Many of the potential causes of action are never pursued. Most medical malpractice enquirers should, however, be turned away. Cost-efficient filtering, the key to success, is first legal then medical.

Many of the potential causes of action are never pursued. The large majority of adverse events caused by medical negligence are never litigated. A landmark Harvard study 1 estimated that 1% of hospitalisations resulted in an adverse event arising out of medical negligence, leaving 2-3% of hospitalised patients with avoidable disability.

Practice Point

Most would-be medical malpractice litigants have no viable claim

Most medical malpractice enquirers should, however, be turned away. The bulk of would-be litigants have no viable claim - for a variety of reasons.

A central problem is that enquiries are driven by severity of the adverse outcome rather than by identification of negligence. Awards, it has been claimed 2, bear no relation to negligent acts. Characteristic of unwarranted claims against internists was that the adverse outcome was unexpected 3.

In contrast with accidental personal injury litigation, where the main medicolegal issues are liability and quantum of damages, contentious elements in medical malpractice are generally standard of care and causation.

Practice Point

The majority of adverse events arising out of medical negligence are never litigated

At least 95% of medical malpractice enquiries must be rejected during the initial legal and medical screening process4. Mining economically for gold among the dross of flawed claims is a master skill of the medical malpractice litigator.

Cost-efficient filtering, the key to success, is first legal then medical. Careful primary legal screening will substantially reduce the numbers of malpractice enquiries that require any medical consideration. Statutes of limitation may bar further consideration. A number of enquirers are obviously psychologically disturbed, some expressing wide-reaching paranoia about medical professionals.

Critical comments by other treating professionals rarely translate into supportive expert opinion 5.

It may be quickly evident that there is no cause for action, or that the complaint is more appropriately addressed to the provincial college of physicians and surgeons. If the principal motivation is accountability or community protection 6, this disciplinary route should be considered additionally or alternatively.

Commonly the maximum quantum of damages is obviously so small that the case is not worth pursuing.

Practice Point

Efficient selection of the cases with at least a one-in-three probability of settlement is a master skill of medical malpractice litigators

A number of potential claims will pass the legal filter and require consideration on standard of care, causation and quantum of damages from a medical perspective. A resource physician with expertise in legal medicine must review the majority - and will reject most as having fatal medical flaws. In many cases, elements of substandard medical care can be identified but cannot be shown to be the cause of the adverse outcome.

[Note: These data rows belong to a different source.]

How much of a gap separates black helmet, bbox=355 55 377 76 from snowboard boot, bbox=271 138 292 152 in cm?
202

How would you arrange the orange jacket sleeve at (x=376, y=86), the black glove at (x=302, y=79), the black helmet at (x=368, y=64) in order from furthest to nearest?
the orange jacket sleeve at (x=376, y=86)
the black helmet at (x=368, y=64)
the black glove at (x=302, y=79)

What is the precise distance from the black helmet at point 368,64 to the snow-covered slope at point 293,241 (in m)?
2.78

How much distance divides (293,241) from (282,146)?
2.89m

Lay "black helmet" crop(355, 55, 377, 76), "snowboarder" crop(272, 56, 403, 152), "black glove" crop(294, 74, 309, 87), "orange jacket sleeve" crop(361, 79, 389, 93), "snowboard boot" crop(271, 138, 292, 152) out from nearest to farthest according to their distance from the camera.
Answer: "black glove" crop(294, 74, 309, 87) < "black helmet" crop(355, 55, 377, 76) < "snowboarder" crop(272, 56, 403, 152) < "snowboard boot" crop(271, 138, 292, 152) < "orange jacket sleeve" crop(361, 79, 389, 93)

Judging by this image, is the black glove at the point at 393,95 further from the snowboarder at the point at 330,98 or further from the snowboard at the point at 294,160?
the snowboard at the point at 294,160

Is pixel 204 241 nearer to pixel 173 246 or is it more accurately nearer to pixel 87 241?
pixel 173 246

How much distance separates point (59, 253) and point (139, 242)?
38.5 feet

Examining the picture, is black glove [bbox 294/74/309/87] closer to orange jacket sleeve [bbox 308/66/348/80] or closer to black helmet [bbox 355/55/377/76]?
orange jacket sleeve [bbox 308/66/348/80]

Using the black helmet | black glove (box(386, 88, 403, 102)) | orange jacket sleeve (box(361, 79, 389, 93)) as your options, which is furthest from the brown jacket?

Between the legal assessment and the medical screen, a dispassionate clarification of the precise grievances can lead to an estimate of potential viability. Sometimes the emotional rhetoric of the scandalised complainant contaminates the judgment of the litigator, and a better understanding of the common themes of patients who want to sue their doctors can help return control to the cool head.

Studies 6 7 8 9 10 regularly demonstrate that a seemingly uncaring caregiver attitude and communication breakdown underpin most decisions to seek compensation for perceived negligence. Such self-report research is supported by the few volunteer-simulation studies undertaken 11.

Researchers have identified characteristics of physicians perceived to be as high and low risk for medical malpractice suits 12. High risk was correlated with older physicians, surgical specialty, emergency department involvement, unavailability, and a sense of unfairness about the litigation climate. Low risk physicians tended to schedule sufficient time to talk with patients, directly answer telephone calls from patients, perceive practice arrangements as satisfactory, and have greater awareness of emotional distress. However, such profiles do not help litigators determine whether such claims have merit.

Practice Point

Probability that a factor will prove negligent, from most likely to least likely:
1. therapeutic omission
2. diagnostic error
3. emergency room treatment
4. postoperative surgical
5. surgical technique

While statistics cannot predict the viability of a particular cause of action, decision to proceed with medical screening on marginal cases may be helped by earlier Harvard studies 13 of the circumstances in which adverse events arise from negligence.